## Set problem
Repeat the data that follows, word for word, without the images.

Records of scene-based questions

• • • • •

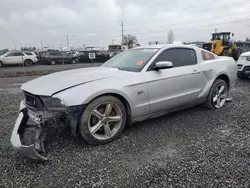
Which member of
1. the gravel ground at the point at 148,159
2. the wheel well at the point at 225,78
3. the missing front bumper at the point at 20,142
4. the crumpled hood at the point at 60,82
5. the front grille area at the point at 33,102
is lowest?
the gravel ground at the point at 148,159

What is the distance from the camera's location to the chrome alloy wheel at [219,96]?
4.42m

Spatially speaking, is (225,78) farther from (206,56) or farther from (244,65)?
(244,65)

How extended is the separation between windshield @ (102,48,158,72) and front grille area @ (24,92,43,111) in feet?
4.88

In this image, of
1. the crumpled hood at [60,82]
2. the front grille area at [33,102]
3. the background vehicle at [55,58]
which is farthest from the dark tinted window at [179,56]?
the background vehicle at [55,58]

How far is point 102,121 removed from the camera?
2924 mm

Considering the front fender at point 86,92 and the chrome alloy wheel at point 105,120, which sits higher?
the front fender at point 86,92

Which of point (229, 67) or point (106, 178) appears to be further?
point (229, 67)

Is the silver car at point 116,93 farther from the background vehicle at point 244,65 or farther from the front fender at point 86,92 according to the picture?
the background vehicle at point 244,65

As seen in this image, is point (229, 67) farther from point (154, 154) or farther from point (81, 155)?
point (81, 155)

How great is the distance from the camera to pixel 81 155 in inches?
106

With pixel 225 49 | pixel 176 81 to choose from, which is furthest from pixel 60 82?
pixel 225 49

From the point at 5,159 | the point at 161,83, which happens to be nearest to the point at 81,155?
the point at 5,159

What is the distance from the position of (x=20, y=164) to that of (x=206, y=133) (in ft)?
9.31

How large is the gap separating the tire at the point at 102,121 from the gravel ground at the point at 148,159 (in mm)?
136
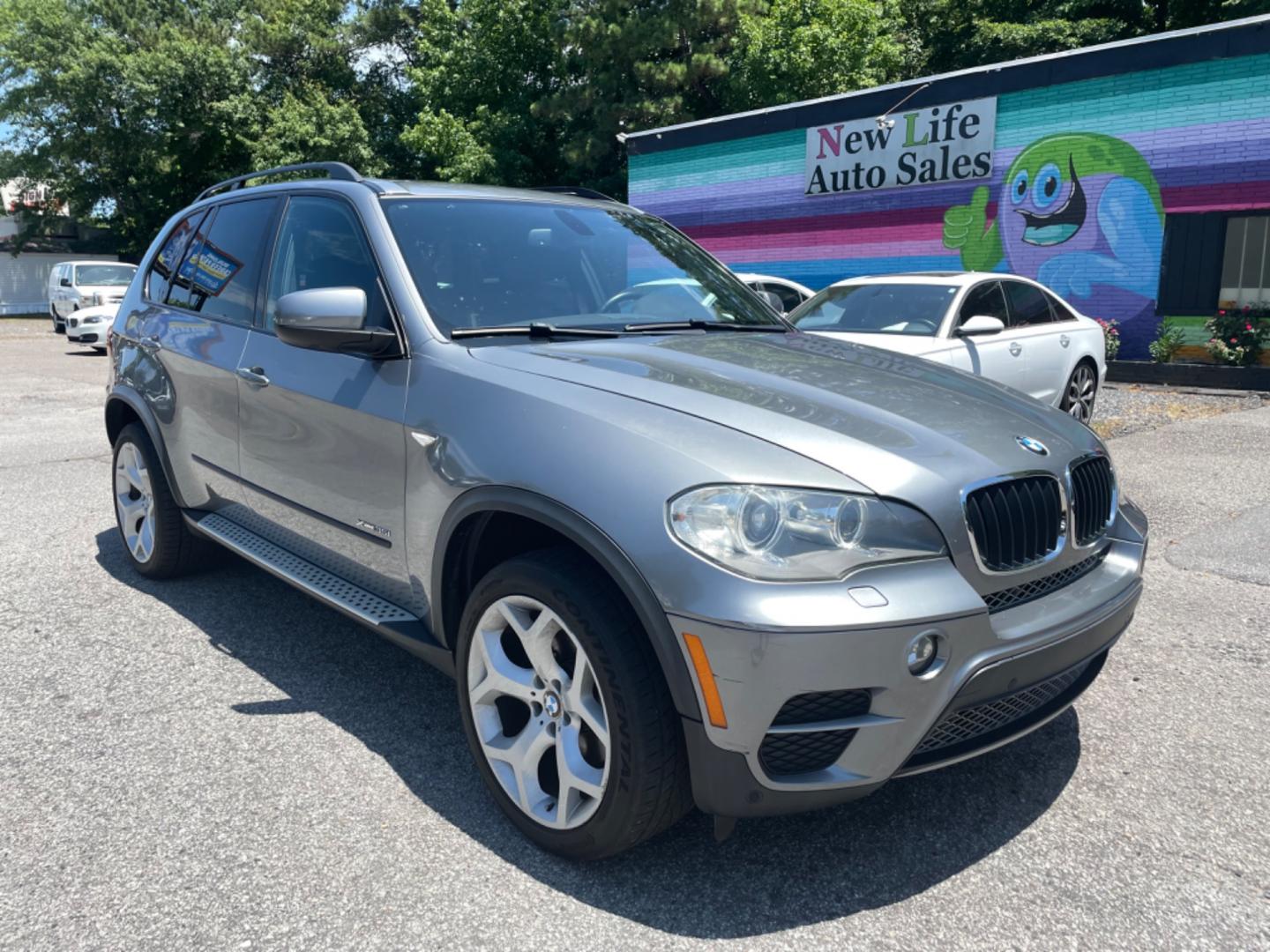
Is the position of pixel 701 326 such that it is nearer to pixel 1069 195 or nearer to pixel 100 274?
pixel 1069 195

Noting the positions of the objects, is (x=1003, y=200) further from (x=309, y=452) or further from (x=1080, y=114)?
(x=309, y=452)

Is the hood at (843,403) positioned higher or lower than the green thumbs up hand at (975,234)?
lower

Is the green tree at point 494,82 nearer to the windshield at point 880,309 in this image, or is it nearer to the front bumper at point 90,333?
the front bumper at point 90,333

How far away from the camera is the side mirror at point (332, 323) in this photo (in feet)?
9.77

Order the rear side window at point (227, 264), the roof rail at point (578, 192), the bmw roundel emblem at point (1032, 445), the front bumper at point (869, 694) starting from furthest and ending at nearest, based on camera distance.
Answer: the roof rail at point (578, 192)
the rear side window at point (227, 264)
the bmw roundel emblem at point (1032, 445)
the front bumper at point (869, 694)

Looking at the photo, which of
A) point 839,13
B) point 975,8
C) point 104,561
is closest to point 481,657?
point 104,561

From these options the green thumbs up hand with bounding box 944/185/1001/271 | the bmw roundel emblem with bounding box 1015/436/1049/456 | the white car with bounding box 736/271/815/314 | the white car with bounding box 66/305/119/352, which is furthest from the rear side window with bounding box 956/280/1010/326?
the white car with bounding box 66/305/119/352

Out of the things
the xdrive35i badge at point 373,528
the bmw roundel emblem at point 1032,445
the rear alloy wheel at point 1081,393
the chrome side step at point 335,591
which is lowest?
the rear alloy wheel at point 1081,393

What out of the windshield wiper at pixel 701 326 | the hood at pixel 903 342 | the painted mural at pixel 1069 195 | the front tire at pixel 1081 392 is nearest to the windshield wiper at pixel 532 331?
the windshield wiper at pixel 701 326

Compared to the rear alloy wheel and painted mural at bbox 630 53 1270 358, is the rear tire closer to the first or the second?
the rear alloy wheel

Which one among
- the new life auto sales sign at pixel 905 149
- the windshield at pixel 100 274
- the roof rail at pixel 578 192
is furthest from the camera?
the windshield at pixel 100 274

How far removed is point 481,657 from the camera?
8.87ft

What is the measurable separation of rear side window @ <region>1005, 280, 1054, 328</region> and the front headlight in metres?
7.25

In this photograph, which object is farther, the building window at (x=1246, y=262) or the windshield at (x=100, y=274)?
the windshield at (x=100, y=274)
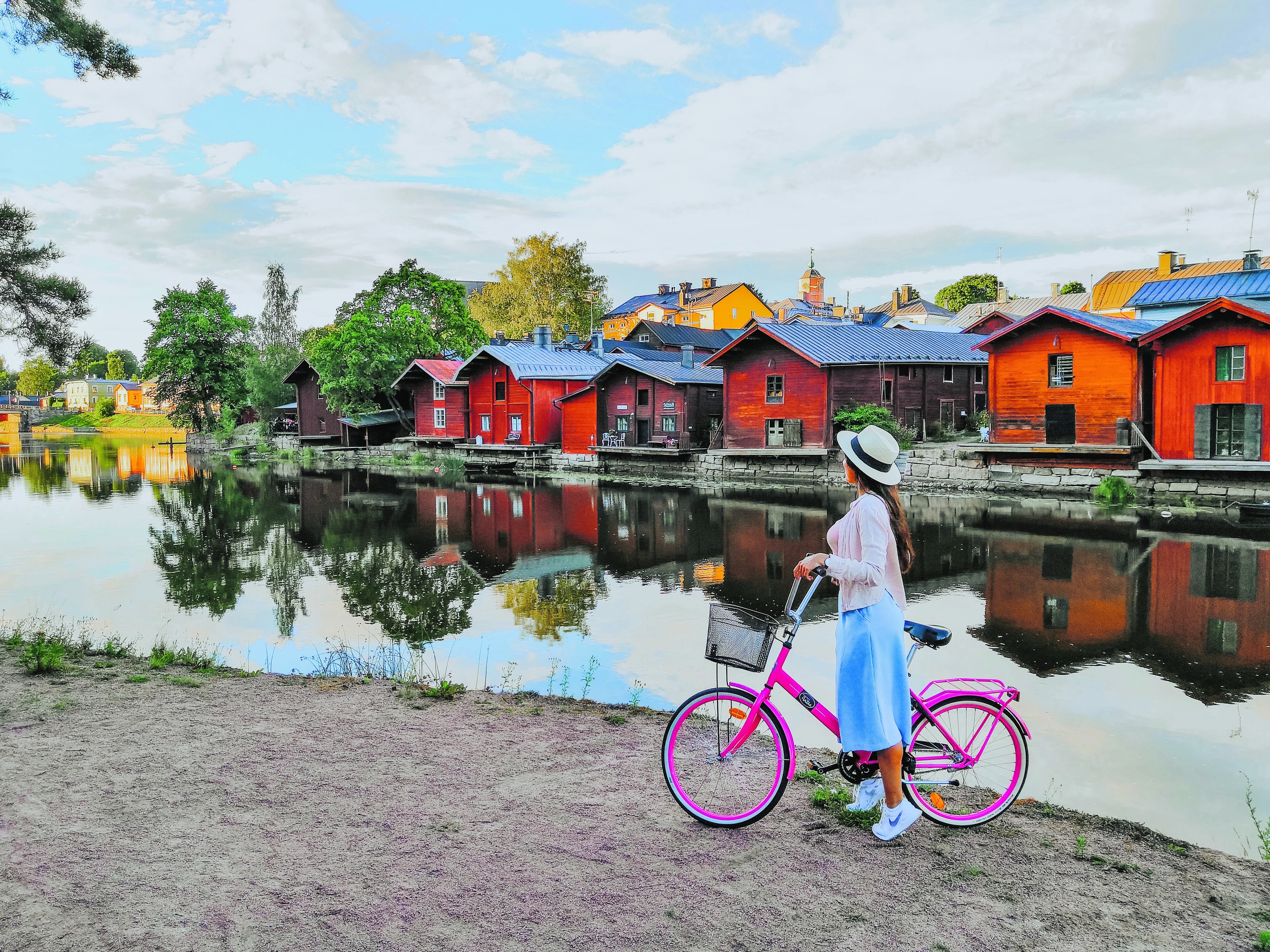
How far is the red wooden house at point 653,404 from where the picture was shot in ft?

• • • • •

## Solution to this exercise
Which member of
1. the gravel ground at the point at 148,159
2. the wheel well at the point at 225,78
3. the missing front bumper at the point at 20,142
4. the crumpled hood at the point at 60,82
5. the front grille area at the point at 33,102
is lowest?
the gravel ground at the point at 148,159

What is the distance from the camera's location to the chrome alloy wheel at [219,96]?
4.42m

Spatially speaking, is (225,78) farther from (206,56) or farther from (244,65)?
(244,65)

How extended is the separation between windshield @ (102,48,158,72) and front grille area @ (24,92,43,111) in feet?
4.88

In this image, of
1. the crumpled hood at [60,82]
2. the front grille area at [33,102]
3. the background vehicle at [55,58]
which is farthest from the dark tinted window at [179,56]?
the background vehicle at [55,58]

How far is point 102,121 removed from the camera?
2924 mm

Considering the front fender at point 86,92 and the chrome alloy wheel at point 105,120, which sits higher?
the front fender at point 86,92

Which of point (229, 67) or point (106, 178) appears to be further?
point (229, 67)

Is the silver car at point 116,93 farther from the background vehicle at point 244,65 or farther from the front fender at point 86,92 according to the picture?
the background vehicle at point 244,65

As seen in this image, is point (229, 67) farther from point (154, 154) or farther from point (81, 155)?
point (81, 155)

How great is the distance from the camera to pixel 81 155 in inches?
106

With pixel 225 49 | pixel 176 81 to choose from, which is furthest from pixel 60 82?
pixel 225 49

From the point at 5,159 | the point at 161,83, which happens to be nearest to the point at 81,155?
the point at 5,159

What is the distance from the position of (x=20, y=164) to that of (x=206, y=133) (in ft)?
9.31

How large is the gap separating the tire at the point at 102,121 from the gravel ground at the point at 148,159 (in mm)?
136
Is the position of pixel 701 326 such that it is nearer to pixel 1069 195 or nearer to pixel 100 274?
pixel 1069 195

Noting the positions of the objects, is (x=1003, y=200) further from (x=309, y=452) or further from (x=1080, y=114)?
(x=309, y=452)

Is the hood at (843,403) positioned higher or lower than the green thumbs up hand at (975,234)?
lower

Is the green tree at point 494,82 nearer to the windshield at point 880,309 in this image, or is it nearer to the front bumper at point 90,333?
the front bumper at point 90,333

How far away from the camera is the side mirror at point (332, 323) in this photo (in feet)?
9.77

Order the rear side window at point (227, 264), the roof rail at point (578, 192), the bmw roundel emblem at point (1032, 445), the front bumper at point (869, 694) starting from furthest and ending at nearest, based on camera distance.
Answer: the roof rail at point (578, 192)
the rear side window at point (227, 264)
the bmw roundel emblem at point (1032, 445)
the front bumper at point (869, 694)

Looking at the photo, which of
A) point 839,13
B) point 975,8
C) point 104,561
is closest to point 481,657?
point 104,561

From these options the green thumbs up hand with bounding box 944/185/1001/271 | the bmw roundel emblem with bounding box 1015/436/1049/456 | the white car with bounding box 736/271/815/314 | the white car with bounding box 66/305/119/352, which is furthest from the rear side window with bounding box 956/280/1010/326?
the white car with bounding box 66/305/119/352

Out of the things
the xdrive35i badge at point 373,528
the bmw roundel emblem at point 1032,445
the rear alloy wheel at point 1081,393
the chrome side step at point 335,591
which is lowest?
the rear alloy wheel at point 1081,393

What out of the windshield wiper at pixel 701 326 | the hood at pixel 903 342 | the painted mural at pixel 1069 195 | the front tire at pixel 1081 392 is nearest to the windshield wiper at pixel 532 331?
the windshield wiper at pixel 701 326

Compared to the rear alloy wheel and painted mural at bbox 630 53 1270 358, is the rear tire closer to the first or the second?
the rear alloy wheel

Which one among
- the new life auto sales sign at pixel 905 149
- the windshield at pixel 100 274
- the roof rail at pixel 578 192
is furthest from the camera?
the windshield at pixel 100 274

How far removed is point 481,657 from the camera?
8.87ft

What is the measurable separation of rear side window @ <region>1005, 280, 1054, 328</region> and the front headlight in metres?
7.25

In this photograph, which object is farther, the building window at (x=1246, y=262) or the windshield at (x=100, y=274)?
the windshield at (x=100, y=274)
How far is the red wooden house at point 653,404 from where the picture was shot in ft?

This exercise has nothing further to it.